*EXERCISE INSTRUCTIONS:* Copy each of the following rows word for word, keeping every character and line break as it stands.

*EXERCISE DATA:*
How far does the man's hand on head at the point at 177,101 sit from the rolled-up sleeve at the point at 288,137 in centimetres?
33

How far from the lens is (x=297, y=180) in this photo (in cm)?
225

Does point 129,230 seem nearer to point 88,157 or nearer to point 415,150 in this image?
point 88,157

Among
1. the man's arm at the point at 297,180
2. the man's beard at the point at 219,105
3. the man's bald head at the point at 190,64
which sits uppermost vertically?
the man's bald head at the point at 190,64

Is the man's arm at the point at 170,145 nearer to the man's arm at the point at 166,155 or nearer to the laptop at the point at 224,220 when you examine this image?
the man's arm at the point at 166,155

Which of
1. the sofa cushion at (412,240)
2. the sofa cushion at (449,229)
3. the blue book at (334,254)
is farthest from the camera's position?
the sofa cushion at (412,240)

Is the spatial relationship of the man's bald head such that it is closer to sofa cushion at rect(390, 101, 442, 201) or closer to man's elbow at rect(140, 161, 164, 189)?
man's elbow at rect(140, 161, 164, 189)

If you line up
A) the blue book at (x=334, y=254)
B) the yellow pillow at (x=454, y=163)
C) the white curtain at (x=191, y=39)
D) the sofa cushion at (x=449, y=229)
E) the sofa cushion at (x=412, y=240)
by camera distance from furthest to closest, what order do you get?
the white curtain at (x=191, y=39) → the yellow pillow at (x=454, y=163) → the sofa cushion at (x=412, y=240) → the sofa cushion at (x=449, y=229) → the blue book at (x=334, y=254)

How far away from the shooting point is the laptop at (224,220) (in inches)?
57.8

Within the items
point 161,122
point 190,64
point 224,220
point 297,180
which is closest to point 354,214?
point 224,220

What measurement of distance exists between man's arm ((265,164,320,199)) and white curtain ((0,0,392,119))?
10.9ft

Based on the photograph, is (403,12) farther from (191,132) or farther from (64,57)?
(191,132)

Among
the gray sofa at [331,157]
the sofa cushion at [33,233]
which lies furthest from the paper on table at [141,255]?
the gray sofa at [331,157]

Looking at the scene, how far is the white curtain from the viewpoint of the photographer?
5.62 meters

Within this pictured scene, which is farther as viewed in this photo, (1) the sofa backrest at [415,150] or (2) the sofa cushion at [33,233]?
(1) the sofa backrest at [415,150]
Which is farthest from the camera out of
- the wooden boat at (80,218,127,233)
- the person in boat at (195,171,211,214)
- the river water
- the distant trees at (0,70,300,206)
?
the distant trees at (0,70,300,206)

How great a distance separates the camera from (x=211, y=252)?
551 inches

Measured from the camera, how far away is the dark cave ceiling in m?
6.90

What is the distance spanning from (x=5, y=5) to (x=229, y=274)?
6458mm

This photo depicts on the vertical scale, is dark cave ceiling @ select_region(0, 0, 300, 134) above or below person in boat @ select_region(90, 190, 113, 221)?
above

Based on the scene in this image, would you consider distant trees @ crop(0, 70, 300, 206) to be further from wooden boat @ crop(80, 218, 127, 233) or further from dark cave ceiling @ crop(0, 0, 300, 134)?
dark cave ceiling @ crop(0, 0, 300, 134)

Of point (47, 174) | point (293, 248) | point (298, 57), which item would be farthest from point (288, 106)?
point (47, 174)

*ANSWER TO THE PROBLEM:*
How far does the man's hand on head at the point at 177,101 sit from the rolled-up sleeve at the point at 288,137 in centimetres?
33

How far from the lens is (x=297, y=180) in this photo (in cm)?
225

Does point 129,230 seem nearer to point 88,157 or nearer to point 415,150 in this image?
point 88,157

Among
1. the man's arm at the point at 297,180
2. the man's beard at the point at 219,105
3. the man's bald head at the point at 190,64
which sits uppermost vertically?
the man's bald head at the point at 190,64

Is the man's arm at the point at 170,145 nearer to the man's arm at the point at 166,155 or nearer to the laptop at the point at 224,220 when you examine this image?
the man's arm at the point at 166,155

Which of
1. the sofa cushion at (412,240)
2. the sofa cushion at (449,229)
3. the blue book at (334,254)
is farthest from the camera's position?
the sofa cushion at (412,240)

Is the spatial relationship of the man's bald head such that it is closer to sofa cushion at rect(390, 101, 442, 201) or closer to man's elbow at rect(140, 161, 164, 189)?
man's elbow at rect(140, 161, 164, 189)

If you line up
A) the blue book at (x=334, y=254)
B) the yellow pillow at (x=454, y=163)
C) the white curtain at (x=191, y=39)
D) the sofa cushion at (x=449, y=229)
E) the sofa cushion at (x=412, y=240)
by camera distance from furthest to closest, what order do you get?
the white curtain at (x=191, y=39) → the yellow pillow at (x=454, y=163) → the sofa cushion at (x=412, y=240) → the sofa cushion at (x=449, y=229) → the blue book at (x=334, y=254)

How far away from the shooting point is the laptop at (224,220) (in inches)?
57.8

Within the items
point 161,122
point 190,64
point 224,220
point 297,180
which is closest to point 354,214?
point 224,220

What measurement of distance exists between man's arm ((265,164,320,199)) and white curtain ((0,0,392,119))?
10.9ft

Based on the photograph, is (403,12) farther from (191,132) or farther from (64,57)?
(191,132)

Among
the gray sofa at [331,157]
the sofa cushion at [33,233]
which lies furthest from the paper on table at [141,255]?
the gray sofa at [331,157]

Looking at the scene, how far is the white curtain from the viewpoint of the photographer?
5.62 meters

Within this pictured scene, which is farther as viewed in this photo, (1) the sofa backrest at [415,150] or (2) the sofa cushion at [33,233]?
(1) the sofa backrest at [415,150]
Which is farthest from the camera out of
- the wooden boat at (80,218,127,233)
- the person in boat at (195,171,211,214)
- the river water
- the distant trees at (0,70,300,206)
?
the distant trees at (0,70,300,206)

How great a distance separates the camera from (x=211, y=252)?
551 inches

Measured from the camera, how far away is the dark cave ceiling in m?
6.90

What is the distance spanning from (x=5, y=5) to (x=229, y=274)?
6458mm

This photo depicts on the vertical scale, is dark cave ceiling @ select_region(0, 0, 300, 134) above or below person in boat @ select_region(90, 190, 113, 221)?
above

Based on the scene in this image, would you consider distant trees @ crop(0, 70, 300, 206) to be further from wooden boat @ crop(80, 218, 127, 233) or further from dark cave ceiling @ crop(0, 0, 300, 134)?
dark cave ceiling @ crop(0, 0, 300, 134)

Of point (47, 174) | point (293, 248) | point (298, 57), which item would be farthest from point (288, 106)?
point (47, 174)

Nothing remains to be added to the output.